[Extracted page text data]
_____

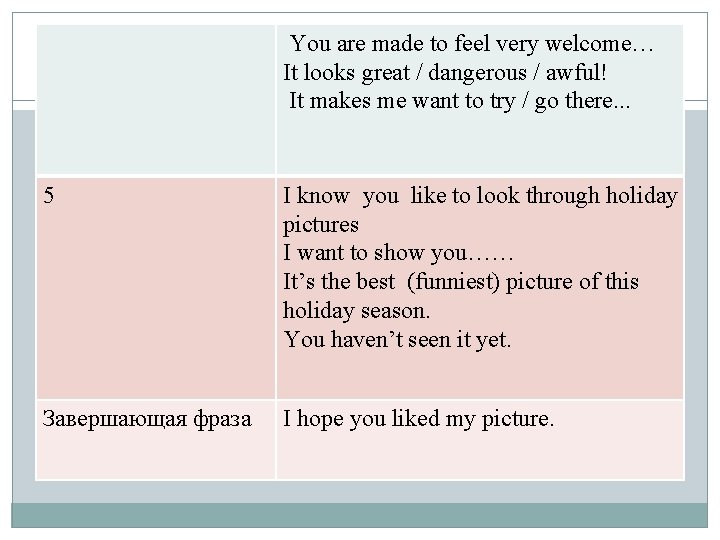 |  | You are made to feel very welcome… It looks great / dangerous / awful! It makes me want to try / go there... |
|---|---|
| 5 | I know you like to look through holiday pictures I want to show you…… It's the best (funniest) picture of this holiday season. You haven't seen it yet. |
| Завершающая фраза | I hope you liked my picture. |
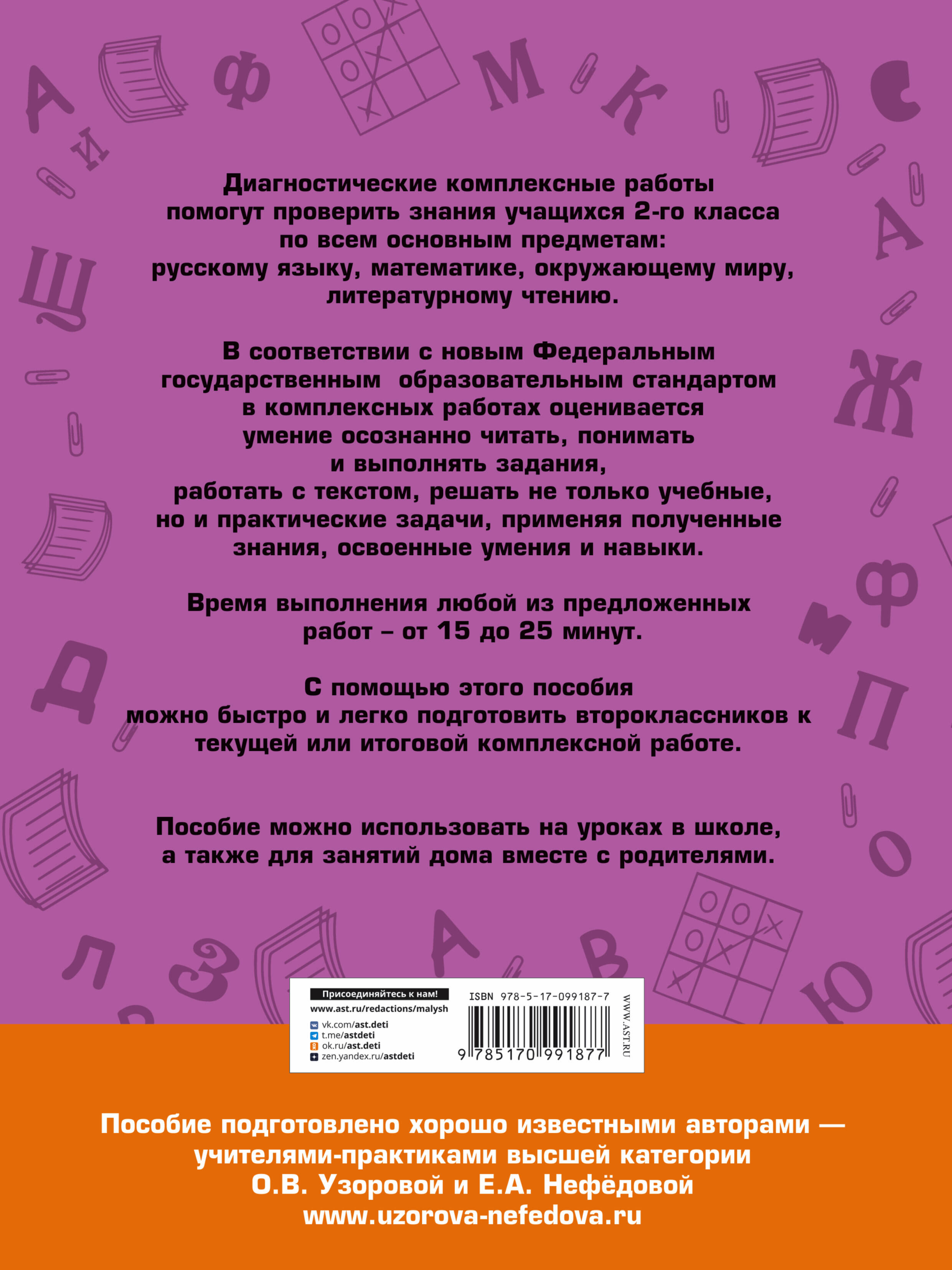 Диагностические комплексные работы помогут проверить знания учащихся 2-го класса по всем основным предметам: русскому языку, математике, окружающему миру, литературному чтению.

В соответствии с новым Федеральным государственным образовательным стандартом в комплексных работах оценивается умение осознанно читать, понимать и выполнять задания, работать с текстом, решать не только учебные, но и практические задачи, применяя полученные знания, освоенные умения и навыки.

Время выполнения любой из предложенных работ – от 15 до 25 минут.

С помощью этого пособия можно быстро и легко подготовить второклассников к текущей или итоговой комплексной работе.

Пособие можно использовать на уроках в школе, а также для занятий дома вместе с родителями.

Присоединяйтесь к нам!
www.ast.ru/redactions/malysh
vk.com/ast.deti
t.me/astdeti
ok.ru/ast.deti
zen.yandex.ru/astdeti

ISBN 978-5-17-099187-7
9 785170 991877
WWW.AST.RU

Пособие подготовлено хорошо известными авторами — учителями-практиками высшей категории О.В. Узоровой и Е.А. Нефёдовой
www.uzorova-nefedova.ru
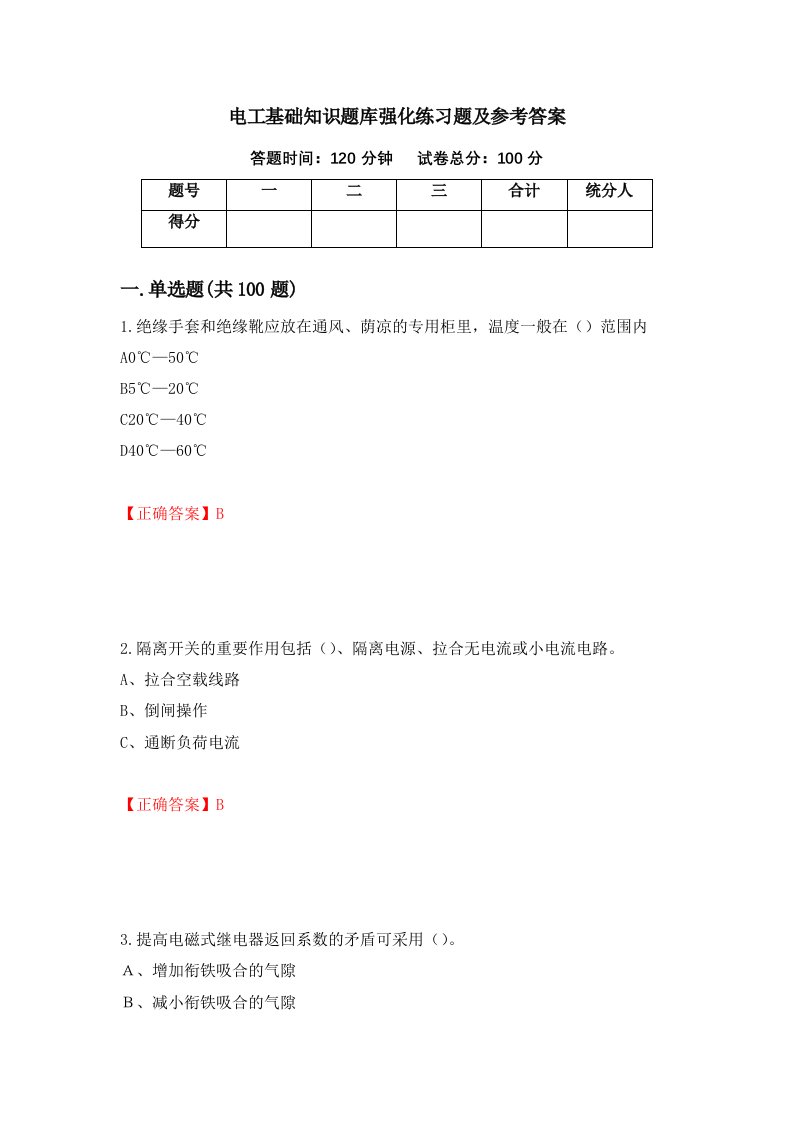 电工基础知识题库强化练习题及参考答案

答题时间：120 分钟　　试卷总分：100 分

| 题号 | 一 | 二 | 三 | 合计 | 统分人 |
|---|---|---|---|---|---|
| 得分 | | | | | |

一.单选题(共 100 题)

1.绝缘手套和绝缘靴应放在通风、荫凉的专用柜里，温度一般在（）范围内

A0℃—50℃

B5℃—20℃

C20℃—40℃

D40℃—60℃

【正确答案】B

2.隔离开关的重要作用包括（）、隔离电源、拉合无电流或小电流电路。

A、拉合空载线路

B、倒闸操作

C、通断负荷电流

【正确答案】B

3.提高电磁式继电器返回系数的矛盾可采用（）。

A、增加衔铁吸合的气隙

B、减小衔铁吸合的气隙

_____

• _Problem details_: One number answers this exercise: the count of lines above in which the word "можно" appears.

• _Response_: 2